Pseudo-Darwinian evolution of physical flows in complex networks
Geoffroy Berthelot, Liubov Tupikina, Min-Yeong Kang, Bernard Sapoval,, and Denis S. Grebenkov

TL;DR
This paper investigates how different link removal strategies affect the evolution and robustness of complex transport networks, revealing a universal flux decay and the critical role of initial network connectivity.
Contribution
It introduces a 'Pseudo-Darwinian' strategy for network evolution and analyzes its impact on network structure and flux, highlighting the importance of initial links for robustness.
Findings
Flux decreases following a power-law before collapse
Collapse time depends on initial average links per node
Network robustness varies with removal strategy
Abstract
The evolution of complex transport networks is investigated under three strategies of link removal: random, intentional attack and "Pseudo-Darwinian" strategy.

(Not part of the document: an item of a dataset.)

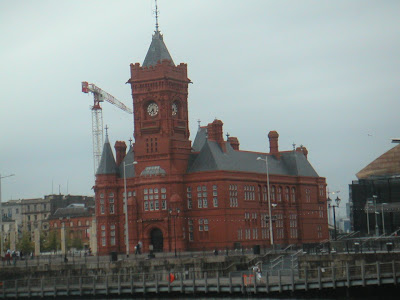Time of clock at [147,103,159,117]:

At each evolution step and regarding the selected strategy, one removes either a randomly chosen link, or the link carrying the strongest flux, or the link with the weakest flux, respectively. We study how the network structure and the total flux between randomly chosen source and drain nodes evolve. We discover a universal power-law decrease of the total flux, followed by an abrupt transport collapse. The time of collapse is shown to be determined by the average number of links per node in the initial network, highlighting the importance of this network property for ensuring safe and robust transport against random failures, intentional attacks and maintenance cost optimizations.